◆ **TASK INSTRUCTIONS**
Print every record below exactly as it stands.

***** GIVEN RECORDS

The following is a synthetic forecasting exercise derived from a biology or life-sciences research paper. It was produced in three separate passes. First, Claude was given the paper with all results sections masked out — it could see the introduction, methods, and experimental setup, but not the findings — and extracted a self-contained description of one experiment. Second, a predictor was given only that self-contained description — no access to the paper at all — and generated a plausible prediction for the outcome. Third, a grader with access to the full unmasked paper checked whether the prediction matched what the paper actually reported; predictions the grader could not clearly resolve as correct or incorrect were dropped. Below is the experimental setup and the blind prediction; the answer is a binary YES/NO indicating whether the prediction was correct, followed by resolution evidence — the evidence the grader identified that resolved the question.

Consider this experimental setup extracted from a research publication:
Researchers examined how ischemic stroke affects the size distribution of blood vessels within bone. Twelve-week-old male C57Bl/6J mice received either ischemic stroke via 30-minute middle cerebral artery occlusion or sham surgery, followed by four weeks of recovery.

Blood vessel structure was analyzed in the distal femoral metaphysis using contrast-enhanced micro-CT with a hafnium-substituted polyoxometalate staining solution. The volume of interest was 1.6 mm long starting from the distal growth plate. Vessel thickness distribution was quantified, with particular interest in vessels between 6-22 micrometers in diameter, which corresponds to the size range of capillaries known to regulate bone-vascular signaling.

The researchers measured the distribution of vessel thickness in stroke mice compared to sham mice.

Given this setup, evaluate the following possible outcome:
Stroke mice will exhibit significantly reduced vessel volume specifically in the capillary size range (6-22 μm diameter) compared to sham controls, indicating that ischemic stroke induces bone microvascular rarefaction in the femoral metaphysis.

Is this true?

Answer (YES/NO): NO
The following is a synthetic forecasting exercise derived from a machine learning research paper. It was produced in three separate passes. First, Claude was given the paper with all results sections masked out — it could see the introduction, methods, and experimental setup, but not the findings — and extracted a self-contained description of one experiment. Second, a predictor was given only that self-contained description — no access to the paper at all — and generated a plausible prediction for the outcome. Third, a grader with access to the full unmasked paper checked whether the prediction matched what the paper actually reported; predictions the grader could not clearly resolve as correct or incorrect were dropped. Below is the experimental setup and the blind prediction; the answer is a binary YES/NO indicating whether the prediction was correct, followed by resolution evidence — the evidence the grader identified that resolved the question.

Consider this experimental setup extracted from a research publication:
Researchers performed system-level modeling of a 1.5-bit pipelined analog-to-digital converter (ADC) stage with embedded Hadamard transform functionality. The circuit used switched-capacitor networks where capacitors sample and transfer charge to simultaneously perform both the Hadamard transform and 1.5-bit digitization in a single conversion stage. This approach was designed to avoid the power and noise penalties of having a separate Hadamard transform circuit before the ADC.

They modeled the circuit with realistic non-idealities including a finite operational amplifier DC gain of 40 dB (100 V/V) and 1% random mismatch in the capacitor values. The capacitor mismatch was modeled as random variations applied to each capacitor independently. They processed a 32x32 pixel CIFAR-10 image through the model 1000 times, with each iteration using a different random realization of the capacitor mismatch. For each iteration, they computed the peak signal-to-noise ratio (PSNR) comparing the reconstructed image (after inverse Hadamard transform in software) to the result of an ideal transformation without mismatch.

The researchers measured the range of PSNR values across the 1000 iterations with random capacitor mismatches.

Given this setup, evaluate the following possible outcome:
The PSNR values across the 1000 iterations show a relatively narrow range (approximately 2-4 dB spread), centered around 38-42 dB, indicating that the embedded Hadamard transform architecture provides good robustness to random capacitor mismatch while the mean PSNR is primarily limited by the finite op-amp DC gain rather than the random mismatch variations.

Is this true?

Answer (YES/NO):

**********

◆ **RESULT FOR THIS TASK**
The following is a synthetic forecasting exercise derived from a biology or life-sciences research paper. It was produced in three separate passes. First, Claude was given the paper with all results sections masked out — it could see the introduction, methods, and experimental setup, but not the findings — and extracted a self-contained description of one experiment. Second, a predictor was given only that self-contained description — no access to the paper at all — and generated a plausible prediction for the outcome. Third, a grader with access to the full unmasked paper checked whether the prediction matched what the paper actually reported; predictions the grader could not clearly resolve as correct or incorrect were dropped. Below is the experimental setup and the blind prediction; the answer is a binary YES/NO indicating whether the prediction was correct, followed by resolution evidence — the evidence the grader identified that resolved the question.

Consider this experimental setup extracted from a research publication:
Researchers examined how ischemic stroke affects the size distribution of blood vessels within bone. Twelve-week-old male C57Bl/6J mice received either ischemic stroke via 30-minute middle cerebral artery occlusion or sham surgery, followed by four weeks of recovery.

Blood vessel structure was analyzed in the distal femoral metaphysis using contrast-enhanced micro-CT with a hafnium-substituted polyoxometalate staining solution. The volume of interest was 1.6 mm long starting from the distal growth plate. Vessel thickness distribution was quantified, with particular interest in vessels between 6-22 micrometers in diameter, which corresponds to the size range of capillaries known to regulate bone-vascular signaling.

The researchers measured the distribution of vessel thickness in stroke mice compared to sham mice.

Given this setup, evaluate the following possible outcome:
Stroke mice will exhibit significantly reduced vessel volume specifically in the capillary size range (6-22 μm diameter) compared to sham controls, indicating that ischemic stroke induces bone microvascular rarefaction in the femoral metaphysis.

Is this true?

Answer (YES/NO): NO
The following is a synthetic forecasting exercise derived from a machine learning research paper. It was produced in three separate passes. First, Claude was given the paper with all results sections masked out — it could see the introduction, methods, and experimental setup, but not the findings — and extracted a self-contained description of one experiment. Second, a predictor was given only that self-contained description — no access to the paper at all — and generated a plausible prediction for the outcome. Third, a grader with access to the full unmasked paper checked whether the prediction matched what the paper actually reported; predictions the grader could not clearly resolve as correct or incorrect were dropped. Below is the experimental setup and the blind prediction; the answer is a binary YES/NO indicating whether the prediction was correct, followed by resolution evidence — the evidence the grader identified that resolved the question.

Consider this experimental setup extracted from a research publication:
Researchers performed system-level modeling of a 1.5-bit pipelined analog-to-digital converter (ADC) stage with embedded Hadamard transform functionality. The circuit used switched-capacitor networks where capacitors sample and transfer charge to simultaneously perform both the Hadamard transform and 1.5-bit digitization in a single conversion stage. This approach was designed to avoid the power and noise penalties of having a separate Hadamard transform circuit before the ADC.

They modeled the circuit with realistic non-idealities including a finite operational amplifier DC gain of 40 dB (100 V/V) and 1% random mismatch in the capacitor values. The capacitor mismatch was modeled as random variations applied to each capacitor independently. They processed a 32x32 pixel CIFAR-10 image through the model 1000 times, with each iteration using a different random realization of the capacitor mismatch. For each iteration, they computed the peak signal-to-noise ratio (PSNR) comparing the reconstructed image (after inverse Hadamard transform in software) to the result of an ideal transformation without mismatch.

The researchers measured the range of PSNR values across the 1000 iterations with random capacitor mismatches.

Given this setup, evaluate the following possible outcome:
The PSNR values across the 1000 iterations show a relatively narrow range (approximately 2-4 dB spread), centered around 38-42 dB, indicating that the embedded Hadamard transform architecture provides good robustness to random capacitor mismatch while the mean PSNR is primarily limited by the finite op-amp DC gain rather than the random mismatch variations.

Is this true?

Answer (YES/NO):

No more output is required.